Reconnaissant cette faiblesse critique, les dirigeants chinois ont signalé leur intention d’intervenir lors du rassemblement politique annuel des ‘Deux Sessions’ en mars. Pékin a dévoilé des plans pour établir un ‘fonds national d’orientation du capital-risque’ chargé de mobiliser la somme stupéfiante de 1 billion de yuans chinois (environ 138 milliards de dollars) spécifiquement vers les secteurs de la ‘technologie dure’ comme l’IA. Cette décision représente une reconnaissance tacite que le secteur privé ne peut à lui seul combler le déficit de financement et nécessite un soutien substantiel dirigé par l’État pour nourrir des entreprises technologiques compétitives au niveau mondial.

Le pari mondial : Open Source et marchés émergents

Même avec les défis de capitalisation, la trajectoire des startups chinoises d’IA suggère qu’elles pourraient ne pas nécessiter les levées de fonds colossales typiques de la Silicon Valley pour avoir un impact mondial significatif. L’adoption stratégique du développement open-source, activement soutenue par les responsables chinois et défendue par des entreprises comme Alibaba, offre une voie potentiellement plus efficace en termes de capital. En favorisant des écosystèmes ouverts, ils visent à encourager une adoption plus large des technologies d’IA développées en Chine, en les intégrant dans diverses applications et plateformes. Des entreprises comme Alibaba y voient également un avantage commercial, arguant que des modèles open-source florissants attireront finalement plus de clients vers leurs écosystèmes plus larges de cloud computing et de services.

Bien que les modèles d’IA originaires de Chine puissent rencontrer des obstacles pour être largement adoptés aux États-Unis, en particulier dans le cadre de politiques commerciales potentiellement plus protectionnistes, leur attrait pourrait être substantiel dans d’autres parties du monde. L’accent mis par DeepSeek sur l’efficacité et l’ouverture présente une alternative convaincante aux modèles propriétaires coûteux favorisés par les principaux acteurs américains comme OpenAI. Cette approche pourrait trouver un écho fort dans les marchés émergents d’Asie, d’Afrique et d’Amérique latine – des régions souvent caractérisées par une ingéniosité abondante mais limitées par des ressources informatiques et des capitaux restreints.

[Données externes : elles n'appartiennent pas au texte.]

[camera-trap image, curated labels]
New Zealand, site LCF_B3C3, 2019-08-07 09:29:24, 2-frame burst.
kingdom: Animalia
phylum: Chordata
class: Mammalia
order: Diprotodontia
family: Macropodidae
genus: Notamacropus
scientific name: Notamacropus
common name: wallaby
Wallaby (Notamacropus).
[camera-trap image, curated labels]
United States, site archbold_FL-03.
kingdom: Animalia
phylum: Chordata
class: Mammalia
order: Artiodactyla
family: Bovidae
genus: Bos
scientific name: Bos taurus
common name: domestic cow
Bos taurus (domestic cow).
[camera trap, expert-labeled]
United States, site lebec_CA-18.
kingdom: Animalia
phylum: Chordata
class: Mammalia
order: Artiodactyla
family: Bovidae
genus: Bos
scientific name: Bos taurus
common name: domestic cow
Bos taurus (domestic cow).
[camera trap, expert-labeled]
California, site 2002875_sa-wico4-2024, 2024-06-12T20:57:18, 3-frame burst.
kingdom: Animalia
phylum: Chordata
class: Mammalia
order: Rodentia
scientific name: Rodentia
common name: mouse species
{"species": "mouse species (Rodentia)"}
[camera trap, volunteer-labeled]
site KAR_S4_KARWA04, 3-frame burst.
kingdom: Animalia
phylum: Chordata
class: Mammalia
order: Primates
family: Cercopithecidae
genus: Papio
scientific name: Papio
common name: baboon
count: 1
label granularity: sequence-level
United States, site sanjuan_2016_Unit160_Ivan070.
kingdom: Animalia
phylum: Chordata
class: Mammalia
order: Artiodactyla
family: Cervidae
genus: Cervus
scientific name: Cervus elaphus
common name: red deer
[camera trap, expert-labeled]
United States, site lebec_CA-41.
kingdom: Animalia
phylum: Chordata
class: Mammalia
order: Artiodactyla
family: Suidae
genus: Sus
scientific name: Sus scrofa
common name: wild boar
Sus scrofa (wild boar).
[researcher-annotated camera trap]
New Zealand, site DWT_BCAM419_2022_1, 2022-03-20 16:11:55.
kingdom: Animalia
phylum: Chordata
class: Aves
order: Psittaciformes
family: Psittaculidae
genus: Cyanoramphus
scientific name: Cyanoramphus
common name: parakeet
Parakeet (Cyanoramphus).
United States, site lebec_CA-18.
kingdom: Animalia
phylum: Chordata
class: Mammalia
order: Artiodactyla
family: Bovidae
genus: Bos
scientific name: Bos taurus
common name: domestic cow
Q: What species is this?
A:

Les entreprises chinoises ont déjà démontré leur capacité à pénétrer efficacement les marchés étrangers en offrant des alternatives fiables et moins chères dans divers secteurs technologiques : panneaux solaires abordables, véhicules électriques économiques et smartphones riches en fonctionnalités à des prix compétitifs. Si des innovateurs comme DeepSeek et des acteurs établis comme Alibaba peuvent continuer avec succès à réduire la dépendance à l’égard de l’infrastructure informatique la plus chère et haut de gamme pour une IA efficace, les vastes marchés constituant le ‘Global South’ pourraient très bien opter pour l’IA la plus performante qu’ils peuvent se permettre, plutôt que d’aspirer à la pointe absolue offerte par les entreprises occidentales à un prix élevé. La bataille pour la suprématie de l’IA pourrait de plus en plus se jouer non seulement sur les benchmarks de performance, mais aussi sur l’accessibilité et la rentabilité à l’échelle mondiale.